Christian Kappen (d-fine): Die Risikosteuerung befasst sich unter anderem mit der Ermittlung und der Bewertung von Risiken, die sich durch die Geschäftstätigkeit eines Kreditinstituts ergeben. Klassisch werden zur Beurteilung zukünftiger Risiken finanzmathematische oder statistische Modelle unter Einbeziehung großer Datenmengen und historischer Ereignisse verwendet. Dies erfordert regelmäßig komplexe Berechnungen, die selbst moderne Systeme an ihre Grenzen bringen können.
Machine Learning kann die konventionellen Verfahren der Risikosteuerung ergänzen, indem Gesetzmäßigkeiten in bereits durchgeführten Berechnungen erkannt werden. Diese können für zukünftige Anwendungen eingesetzt werden, ohne ein klassisches Verfahren zu verwenden und somit die Risikorechnung um ein Vielfaches beschleunigen sowie vorhandene IT-Systeme stark entlasten.
Wie ist die Entwicklung auf dem Markt und was sagt die Aufsicht zu solchen Verfahren?

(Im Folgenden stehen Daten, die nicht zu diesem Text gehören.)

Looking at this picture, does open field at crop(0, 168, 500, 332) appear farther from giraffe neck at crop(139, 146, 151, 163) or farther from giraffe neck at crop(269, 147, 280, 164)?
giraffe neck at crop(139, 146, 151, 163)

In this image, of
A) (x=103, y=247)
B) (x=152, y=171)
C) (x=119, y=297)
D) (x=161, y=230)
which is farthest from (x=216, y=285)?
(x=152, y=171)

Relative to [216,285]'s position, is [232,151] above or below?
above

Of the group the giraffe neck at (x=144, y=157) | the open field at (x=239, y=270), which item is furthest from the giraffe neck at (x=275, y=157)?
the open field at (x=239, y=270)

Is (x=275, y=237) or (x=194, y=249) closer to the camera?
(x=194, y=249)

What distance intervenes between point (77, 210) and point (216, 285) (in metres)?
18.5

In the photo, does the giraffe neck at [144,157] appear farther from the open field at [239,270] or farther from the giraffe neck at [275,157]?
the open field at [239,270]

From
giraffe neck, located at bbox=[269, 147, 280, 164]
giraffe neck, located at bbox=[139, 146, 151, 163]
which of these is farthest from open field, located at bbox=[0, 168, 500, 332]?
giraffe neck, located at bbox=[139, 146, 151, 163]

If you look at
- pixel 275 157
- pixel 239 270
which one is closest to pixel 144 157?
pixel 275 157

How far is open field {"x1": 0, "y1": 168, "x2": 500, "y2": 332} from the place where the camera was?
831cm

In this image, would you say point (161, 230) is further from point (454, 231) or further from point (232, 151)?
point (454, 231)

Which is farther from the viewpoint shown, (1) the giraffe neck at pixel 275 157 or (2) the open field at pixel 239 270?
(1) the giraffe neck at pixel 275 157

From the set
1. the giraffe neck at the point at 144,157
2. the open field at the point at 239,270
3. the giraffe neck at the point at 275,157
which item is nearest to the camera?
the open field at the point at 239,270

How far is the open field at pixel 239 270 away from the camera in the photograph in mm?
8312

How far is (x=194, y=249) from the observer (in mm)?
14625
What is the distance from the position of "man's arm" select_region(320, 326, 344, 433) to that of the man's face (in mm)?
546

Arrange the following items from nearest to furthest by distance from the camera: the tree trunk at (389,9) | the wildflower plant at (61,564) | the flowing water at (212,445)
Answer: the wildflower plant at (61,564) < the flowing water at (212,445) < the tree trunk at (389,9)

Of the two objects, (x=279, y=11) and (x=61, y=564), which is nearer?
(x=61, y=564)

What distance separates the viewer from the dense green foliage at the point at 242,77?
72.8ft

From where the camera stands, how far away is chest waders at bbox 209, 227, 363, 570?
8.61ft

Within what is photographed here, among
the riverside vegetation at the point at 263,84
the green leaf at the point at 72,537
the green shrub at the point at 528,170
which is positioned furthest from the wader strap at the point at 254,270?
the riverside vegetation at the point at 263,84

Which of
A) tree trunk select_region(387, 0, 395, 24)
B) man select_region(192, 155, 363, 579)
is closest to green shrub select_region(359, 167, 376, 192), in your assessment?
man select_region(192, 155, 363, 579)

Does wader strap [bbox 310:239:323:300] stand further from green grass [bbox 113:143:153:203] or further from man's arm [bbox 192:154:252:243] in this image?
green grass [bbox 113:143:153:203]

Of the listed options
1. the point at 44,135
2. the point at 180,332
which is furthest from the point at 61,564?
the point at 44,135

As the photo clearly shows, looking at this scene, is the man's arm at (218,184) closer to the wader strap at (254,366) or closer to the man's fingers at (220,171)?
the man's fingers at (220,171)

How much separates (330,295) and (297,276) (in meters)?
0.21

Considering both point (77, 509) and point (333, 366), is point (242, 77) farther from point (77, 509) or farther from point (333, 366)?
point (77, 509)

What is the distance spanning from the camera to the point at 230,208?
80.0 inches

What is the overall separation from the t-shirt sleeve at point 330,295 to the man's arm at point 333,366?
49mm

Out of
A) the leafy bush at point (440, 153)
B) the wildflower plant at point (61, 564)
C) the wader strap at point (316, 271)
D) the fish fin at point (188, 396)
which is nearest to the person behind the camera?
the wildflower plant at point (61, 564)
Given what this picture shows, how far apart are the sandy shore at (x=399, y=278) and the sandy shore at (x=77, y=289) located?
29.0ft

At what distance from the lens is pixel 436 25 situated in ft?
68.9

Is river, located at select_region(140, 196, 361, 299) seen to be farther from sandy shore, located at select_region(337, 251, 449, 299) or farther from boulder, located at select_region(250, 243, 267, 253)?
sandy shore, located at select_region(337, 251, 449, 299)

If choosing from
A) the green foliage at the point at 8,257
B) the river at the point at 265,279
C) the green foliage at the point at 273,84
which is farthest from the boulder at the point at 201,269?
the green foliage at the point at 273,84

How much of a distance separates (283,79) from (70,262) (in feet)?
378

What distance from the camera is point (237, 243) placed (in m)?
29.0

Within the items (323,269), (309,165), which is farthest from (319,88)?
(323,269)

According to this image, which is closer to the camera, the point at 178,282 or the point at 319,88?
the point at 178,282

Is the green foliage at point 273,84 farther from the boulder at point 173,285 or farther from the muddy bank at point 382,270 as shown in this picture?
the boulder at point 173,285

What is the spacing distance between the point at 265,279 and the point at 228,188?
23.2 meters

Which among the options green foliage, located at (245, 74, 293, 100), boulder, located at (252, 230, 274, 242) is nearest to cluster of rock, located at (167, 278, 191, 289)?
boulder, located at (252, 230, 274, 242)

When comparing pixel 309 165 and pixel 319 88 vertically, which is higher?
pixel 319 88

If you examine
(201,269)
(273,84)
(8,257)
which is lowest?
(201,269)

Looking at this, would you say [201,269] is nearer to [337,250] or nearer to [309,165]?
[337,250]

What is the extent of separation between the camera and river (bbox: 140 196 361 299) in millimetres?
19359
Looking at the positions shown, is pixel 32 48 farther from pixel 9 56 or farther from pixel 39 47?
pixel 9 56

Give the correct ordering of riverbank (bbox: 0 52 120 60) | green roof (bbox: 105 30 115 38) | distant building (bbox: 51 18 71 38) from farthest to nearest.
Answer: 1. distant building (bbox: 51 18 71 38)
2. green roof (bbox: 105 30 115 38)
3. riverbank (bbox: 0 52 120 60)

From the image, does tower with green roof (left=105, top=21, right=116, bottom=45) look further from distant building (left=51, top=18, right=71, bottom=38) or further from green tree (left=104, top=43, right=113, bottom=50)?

Oliver Mena Moya (parcIT): Die BaFin und die Deutsche Bundesbank stehen seit einiger Zeit mit den Banken und deren Verbänden im Austausch zur Anwendung von Machine-Learning-Methoden, insbesondere zur Klärung grundlegender aufsichtlicher und regulatorischer Fragen. Die Finanzaufsicht unterstreicht in Ihren Publikationen, dass sie weiterhin technologieneutral agiert, und schafft Transparenz im Hinblick auf die regulatorische Perspektive bezüglich dieser innovativen Technologien.[1] Somit kann Machine Learning immer häufiger als Ansatz in Betracht kommen, sofern ein produktiver Regelbetrieb durch gebotene Model-Governance-Prozesse unterstützt werden kann.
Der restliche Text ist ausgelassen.